A member has reported an incident in which a rigger fell approximately one metre into the sea during rope access work. The rigger was able to climb back up to the fairlead access platform opening. There were no injuries and no emergency rescue was required.

Two riggers were required to remove the pennant wire and clamp from an anchor wire so that recovery of the anchor could continue. The task involved rope access and positioning from the outboard railing using a fairlead access opening to a working platform in order to reach the clamp and pennant wire socket connection (shackle).

The rope access attachment was a ‘shark hook’ and strop configuration. One rigger selected a strop that provided movement of the connection point so the anchorage point would be under vertical tension. The other rigger selected a shorter strop and one designed to wrap around beams that may have sharp corners. This strop incorporated a one sided rubber liner to protect the integrity of the strop material which also prevented free movement. The final arrangement on this strop had the triangular D-ring adjacent to the choked position. This beam strop and rope access connection was completed from the inboard deck space and not adjusted to the outboard position in a direct line of tension, as should have been done, and the strop was unable to slide around into an ideal position. The rigger using this configuration was applying pressure to the rope access equipment to a position opposite the other rigger, when his shark hook and strop D-ring disconnected causing him to slip approximately one metre into the water.

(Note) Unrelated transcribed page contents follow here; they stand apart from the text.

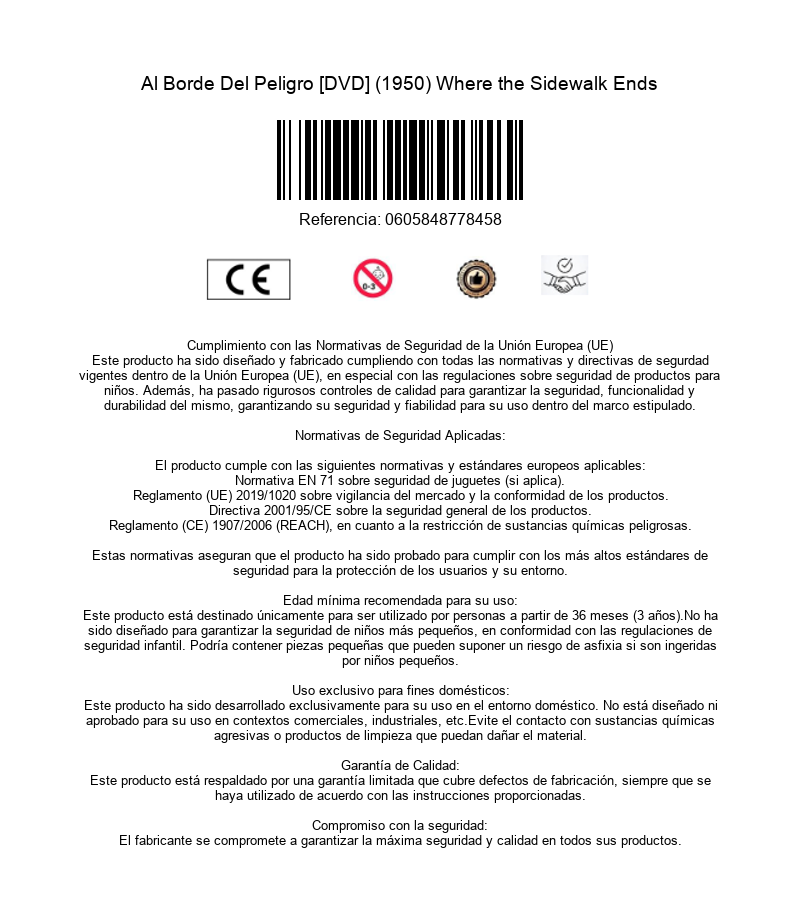 Al Borde Del Peligro [DVD] (1950) Where the Sidewalk Ends

Referencia: 0605848778458

CE

0-3

Cumplimiento con las Normativas de Seguridad de la Unión Europea (UE)
Este producto ha sido diseñado y fabricado cumpliendo con todas las normativas y directivas de segurdad vigentes dentro de la Unión Europea (UE), en especial con las regulaciones sobre seguridad de productos para niños. Además, ha pasado rigurosos controles de calidad para garantizar la seguridad, funcionalidad y durabilidad del mismo, garantizando su seguridad y fiabilidad para su uso dentro del marco estipulado.

Normativas de Seguridad Aplicadas:

El producto cumple con las siguientes normativas y estándares europeos aplicables:
Normativa EN 71 sobre seguridad de juguetes (si aplica).
Reglamento (UE) 2019/1020 sobre vigilancia del mercado y la conformidad de los productos.
Directiva 2001/95/CE sobre la seguridad general de los productos.
Reglamento (CE) 1907/2006 (REACH), en cuanto a la restricción de sustancias químicas peligrosas.

Estas normativas aseguran que el producto ha sido probado para cumplir con los más altos estándares de seguridad para la protección de los usuarios y su entorno.

Edad mínima recomendada para su uso:
Este producto está destinado únicamente para ser utilizado por personas a partir de 36 meses (3 años).No ha sido diseñado para garantizar la seguridad de niños más pequeños, en conformidad con las regulaciones de seguridad infantil. Podría contener piezas pequeñas que pueden suponer un riesgo de asfixia si son ingeridas por niños pequeños.

Uso exclusivo para fines domésticos:
Este producto ha sido desarrollado exclusivamente para su uso en el entorno doméstico. No está diseñado ni aprobado para su uso en contextos comerciales, industriales, etc.Evite el contacto con sustancias químicas agresivas o productos de limpieza que puedan dañar el material.

Garantía de Calidad:
Este producto está respaldado por una garantía limitada que cubre defectos de fabricación, siempre que se haya utilizado de acuerdo con las instrucciones proporcionadas.

Compromiso con la seguridad:
El fabricante se compromete a garantizar la máxima seguridad y calidad en todos sus productos.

During the company’s investigation the following points were noted:

  • An incompatible strop/connector was selected and used as an attachment point (choked around outboard railing). This should not have been permitted;
  • The rigger did not check the double action connection was engaged and under vertical tension prior to descending into position;
  • There was no dedicated spotter;
  • The lanyard connector and anchor point set up enabled ‘roll out’ to occur through side loading on the primary locking device;
  • No secondary safety line was used.

The company made the following actions and recommendations:

  • The type of strop and descending device was changed out before work continued;
  • Personnel were briefed on principles of ‘dynamic roll-out’ and the correct selection of rope access, anchorage points and fall restraint equipment;
  • Specialist equipment for ‘over the side’ work should be purchased as a matched set, clearly identified, inspected and kept together at all times for specific ‘over the side’ tasks;
  • Working at heights awareness training should be a prerequisite for any task requiring the use of fall restraint equipment. Training in rescue equipment and techniques should also be a minimum standard for spotters.